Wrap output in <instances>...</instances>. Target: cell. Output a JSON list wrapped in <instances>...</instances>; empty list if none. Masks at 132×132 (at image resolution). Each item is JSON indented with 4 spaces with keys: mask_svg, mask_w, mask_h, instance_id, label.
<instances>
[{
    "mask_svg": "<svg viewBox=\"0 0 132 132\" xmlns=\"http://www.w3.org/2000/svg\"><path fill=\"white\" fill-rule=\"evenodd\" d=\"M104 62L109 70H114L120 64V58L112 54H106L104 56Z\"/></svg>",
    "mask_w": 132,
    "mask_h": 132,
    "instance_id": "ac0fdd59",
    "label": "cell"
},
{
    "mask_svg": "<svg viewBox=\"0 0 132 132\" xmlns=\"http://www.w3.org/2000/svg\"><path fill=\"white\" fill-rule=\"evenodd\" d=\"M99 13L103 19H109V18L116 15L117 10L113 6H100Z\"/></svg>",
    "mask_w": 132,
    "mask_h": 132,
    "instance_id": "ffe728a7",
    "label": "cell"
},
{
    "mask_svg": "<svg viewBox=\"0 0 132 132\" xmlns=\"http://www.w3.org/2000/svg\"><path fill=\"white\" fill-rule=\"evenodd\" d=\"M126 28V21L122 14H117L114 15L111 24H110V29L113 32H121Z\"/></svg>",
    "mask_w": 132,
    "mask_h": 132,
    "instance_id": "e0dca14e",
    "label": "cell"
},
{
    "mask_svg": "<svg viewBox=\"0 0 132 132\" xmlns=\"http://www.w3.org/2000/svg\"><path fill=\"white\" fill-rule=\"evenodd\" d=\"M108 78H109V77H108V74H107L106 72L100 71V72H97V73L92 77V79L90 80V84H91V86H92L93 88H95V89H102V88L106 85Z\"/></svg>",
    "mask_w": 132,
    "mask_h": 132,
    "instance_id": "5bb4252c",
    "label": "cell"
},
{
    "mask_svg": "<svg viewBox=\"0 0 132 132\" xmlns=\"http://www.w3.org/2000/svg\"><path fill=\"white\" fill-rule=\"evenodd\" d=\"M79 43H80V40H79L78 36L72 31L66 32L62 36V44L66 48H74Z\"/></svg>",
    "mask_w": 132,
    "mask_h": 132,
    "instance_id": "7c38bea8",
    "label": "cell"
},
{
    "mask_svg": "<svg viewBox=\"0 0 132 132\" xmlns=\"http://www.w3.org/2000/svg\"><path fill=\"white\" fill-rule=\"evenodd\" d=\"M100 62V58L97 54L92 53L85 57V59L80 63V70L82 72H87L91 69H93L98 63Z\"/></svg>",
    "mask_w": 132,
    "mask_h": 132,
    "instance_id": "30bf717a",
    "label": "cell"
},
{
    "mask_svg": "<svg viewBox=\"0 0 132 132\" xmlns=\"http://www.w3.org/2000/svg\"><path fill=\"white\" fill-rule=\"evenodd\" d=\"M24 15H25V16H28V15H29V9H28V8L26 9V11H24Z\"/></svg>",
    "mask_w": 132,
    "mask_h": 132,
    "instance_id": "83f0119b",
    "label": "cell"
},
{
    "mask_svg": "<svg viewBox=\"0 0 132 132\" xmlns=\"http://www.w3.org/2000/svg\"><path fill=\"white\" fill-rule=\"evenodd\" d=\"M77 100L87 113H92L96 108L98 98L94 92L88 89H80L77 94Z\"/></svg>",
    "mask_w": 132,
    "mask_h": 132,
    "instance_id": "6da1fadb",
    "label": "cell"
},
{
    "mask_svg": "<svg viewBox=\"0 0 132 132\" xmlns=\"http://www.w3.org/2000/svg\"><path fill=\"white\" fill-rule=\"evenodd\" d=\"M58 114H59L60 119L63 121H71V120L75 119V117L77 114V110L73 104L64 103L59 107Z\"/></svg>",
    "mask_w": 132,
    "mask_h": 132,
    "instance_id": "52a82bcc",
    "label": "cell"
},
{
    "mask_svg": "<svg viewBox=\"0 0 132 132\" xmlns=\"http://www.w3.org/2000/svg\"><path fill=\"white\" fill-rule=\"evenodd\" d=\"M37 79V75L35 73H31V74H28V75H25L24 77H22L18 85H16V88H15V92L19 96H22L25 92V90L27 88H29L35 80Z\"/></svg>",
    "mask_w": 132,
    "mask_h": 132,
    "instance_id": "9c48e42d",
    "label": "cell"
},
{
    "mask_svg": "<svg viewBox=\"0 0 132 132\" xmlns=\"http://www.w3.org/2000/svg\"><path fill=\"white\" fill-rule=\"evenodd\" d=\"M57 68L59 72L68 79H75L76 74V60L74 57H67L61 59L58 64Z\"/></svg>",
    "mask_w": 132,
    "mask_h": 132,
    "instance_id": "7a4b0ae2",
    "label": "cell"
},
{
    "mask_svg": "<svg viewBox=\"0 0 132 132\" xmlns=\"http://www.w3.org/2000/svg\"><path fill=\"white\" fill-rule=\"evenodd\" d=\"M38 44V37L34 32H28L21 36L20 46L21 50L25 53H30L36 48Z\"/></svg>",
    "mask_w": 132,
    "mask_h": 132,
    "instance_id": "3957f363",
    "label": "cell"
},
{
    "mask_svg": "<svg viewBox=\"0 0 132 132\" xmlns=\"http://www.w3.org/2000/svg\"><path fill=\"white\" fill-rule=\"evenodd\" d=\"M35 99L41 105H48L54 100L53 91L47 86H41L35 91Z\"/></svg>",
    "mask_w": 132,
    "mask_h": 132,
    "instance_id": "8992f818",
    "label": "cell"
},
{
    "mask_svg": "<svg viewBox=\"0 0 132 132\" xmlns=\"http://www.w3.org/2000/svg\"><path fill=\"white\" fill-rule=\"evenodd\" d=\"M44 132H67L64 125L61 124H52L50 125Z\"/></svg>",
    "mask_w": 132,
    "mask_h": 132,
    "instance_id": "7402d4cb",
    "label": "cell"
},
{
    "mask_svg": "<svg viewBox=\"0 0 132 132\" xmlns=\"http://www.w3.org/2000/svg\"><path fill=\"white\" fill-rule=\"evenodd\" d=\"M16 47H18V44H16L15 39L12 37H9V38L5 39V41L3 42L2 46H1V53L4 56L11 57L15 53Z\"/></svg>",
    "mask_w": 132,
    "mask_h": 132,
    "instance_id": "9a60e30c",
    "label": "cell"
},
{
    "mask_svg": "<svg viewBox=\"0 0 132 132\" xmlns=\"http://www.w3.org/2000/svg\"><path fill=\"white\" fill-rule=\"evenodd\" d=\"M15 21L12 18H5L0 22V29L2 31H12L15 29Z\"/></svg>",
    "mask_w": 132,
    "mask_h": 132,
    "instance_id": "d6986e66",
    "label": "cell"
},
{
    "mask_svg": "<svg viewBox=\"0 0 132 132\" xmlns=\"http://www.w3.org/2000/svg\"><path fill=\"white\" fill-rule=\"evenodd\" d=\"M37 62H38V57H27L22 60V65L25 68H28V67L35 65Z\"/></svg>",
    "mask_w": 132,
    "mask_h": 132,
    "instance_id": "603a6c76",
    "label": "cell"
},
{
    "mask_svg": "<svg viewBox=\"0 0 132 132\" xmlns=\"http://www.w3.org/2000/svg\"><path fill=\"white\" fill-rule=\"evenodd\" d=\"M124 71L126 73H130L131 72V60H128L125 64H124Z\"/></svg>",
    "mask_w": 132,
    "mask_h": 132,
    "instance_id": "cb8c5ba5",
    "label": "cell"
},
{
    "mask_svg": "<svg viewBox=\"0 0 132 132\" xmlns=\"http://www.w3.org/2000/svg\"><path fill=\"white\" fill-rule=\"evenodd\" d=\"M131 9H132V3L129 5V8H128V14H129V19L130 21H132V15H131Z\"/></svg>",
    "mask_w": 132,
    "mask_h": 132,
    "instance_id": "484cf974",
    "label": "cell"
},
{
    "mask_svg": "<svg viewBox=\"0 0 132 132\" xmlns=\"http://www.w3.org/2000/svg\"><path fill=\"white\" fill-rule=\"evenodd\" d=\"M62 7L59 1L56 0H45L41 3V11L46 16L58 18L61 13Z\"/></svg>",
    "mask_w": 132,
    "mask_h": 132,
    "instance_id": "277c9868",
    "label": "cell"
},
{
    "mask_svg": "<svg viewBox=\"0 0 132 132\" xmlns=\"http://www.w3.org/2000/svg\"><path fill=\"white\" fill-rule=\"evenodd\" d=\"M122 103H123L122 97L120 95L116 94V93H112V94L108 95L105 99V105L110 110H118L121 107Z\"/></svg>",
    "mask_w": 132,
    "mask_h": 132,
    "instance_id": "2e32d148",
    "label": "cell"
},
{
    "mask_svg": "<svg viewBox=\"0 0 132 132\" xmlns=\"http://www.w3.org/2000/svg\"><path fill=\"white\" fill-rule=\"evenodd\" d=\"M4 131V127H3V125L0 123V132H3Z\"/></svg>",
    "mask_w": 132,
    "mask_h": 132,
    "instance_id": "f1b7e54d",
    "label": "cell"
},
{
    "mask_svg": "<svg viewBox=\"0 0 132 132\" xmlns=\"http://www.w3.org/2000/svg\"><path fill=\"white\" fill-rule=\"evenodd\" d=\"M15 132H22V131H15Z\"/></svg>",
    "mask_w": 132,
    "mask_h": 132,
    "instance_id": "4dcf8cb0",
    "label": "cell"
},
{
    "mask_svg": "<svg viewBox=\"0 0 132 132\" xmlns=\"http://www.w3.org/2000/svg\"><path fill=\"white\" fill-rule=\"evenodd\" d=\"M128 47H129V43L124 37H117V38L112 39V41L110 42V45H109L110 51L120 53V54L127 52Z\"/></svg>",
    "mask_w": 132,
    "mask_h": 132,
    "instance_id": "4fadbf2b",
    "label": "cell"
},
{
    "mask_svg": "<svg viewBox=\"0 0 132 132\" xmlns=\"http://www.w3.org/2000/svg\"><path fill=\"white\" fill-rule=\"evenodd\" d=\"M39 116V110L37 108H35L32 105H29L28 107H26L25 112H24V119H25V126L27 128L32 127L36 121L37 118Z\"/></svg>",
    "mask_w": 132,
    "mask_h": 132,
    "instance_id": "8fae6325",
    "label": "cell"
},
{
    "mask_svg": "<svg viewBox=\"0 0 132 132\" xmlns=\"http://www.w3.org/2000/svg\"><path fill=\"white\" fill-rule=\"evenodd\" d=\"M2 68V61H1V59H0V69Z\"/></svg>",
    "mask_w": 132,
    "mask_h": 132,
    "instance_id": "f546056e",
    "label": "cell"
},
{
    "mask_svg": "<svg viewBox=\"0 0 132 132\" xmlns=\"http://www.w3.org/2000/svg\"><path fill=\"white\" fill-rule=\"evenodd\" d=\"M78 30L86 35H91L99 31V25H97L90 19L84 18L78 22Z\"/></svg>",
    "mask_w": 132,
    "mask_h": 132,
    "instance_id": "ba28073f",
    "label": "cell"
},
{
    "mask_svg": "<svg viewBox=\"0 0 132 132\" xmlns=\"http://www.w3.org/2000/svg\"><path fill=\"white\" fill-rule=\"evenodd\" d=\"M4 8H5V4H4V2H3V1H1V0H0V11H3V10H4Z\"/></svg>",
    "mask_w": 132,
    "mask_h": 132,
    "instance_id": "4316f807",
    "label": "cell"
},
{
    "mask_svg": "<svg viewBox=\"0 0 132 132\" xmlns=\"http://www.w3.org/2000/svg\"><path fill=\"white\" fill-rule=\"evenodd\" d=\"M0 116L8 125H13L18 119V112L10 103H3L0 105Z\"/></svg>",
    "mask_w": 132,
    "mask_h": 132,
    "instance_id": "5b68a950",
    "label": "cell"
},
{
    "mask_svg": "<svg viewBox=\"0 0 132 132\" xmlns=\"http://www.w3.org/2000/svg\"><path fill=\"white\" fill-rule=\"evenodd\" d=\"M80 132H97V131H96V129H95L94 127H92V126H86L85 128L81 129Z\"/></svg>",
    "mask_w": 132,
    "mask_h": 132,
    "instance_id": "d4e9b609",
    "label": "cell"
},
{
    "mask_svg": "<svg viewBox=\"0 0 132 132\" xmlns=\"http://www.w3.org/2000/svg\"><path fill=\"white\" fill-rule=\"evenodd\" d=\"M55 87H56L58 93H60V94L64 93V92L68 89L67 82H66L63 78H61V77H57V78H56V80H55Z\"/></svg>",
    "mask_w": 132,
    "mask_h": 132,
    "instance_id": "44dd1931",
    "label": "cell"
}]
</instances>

══════════

» **Work required**
Show every line of the material that contains the string "instances".

» **In response**
Wrap output in <instances>...</instances>. Target: cell. Output a JSON list wrapped in <instances>...</instances>; empty list if none. Masks at 132×132 (at image resolution). Each item is JSON indented with 4 spaces with keys: mask_svg, mask_w, mask_h, instance_id, label.
<instances>
</instances>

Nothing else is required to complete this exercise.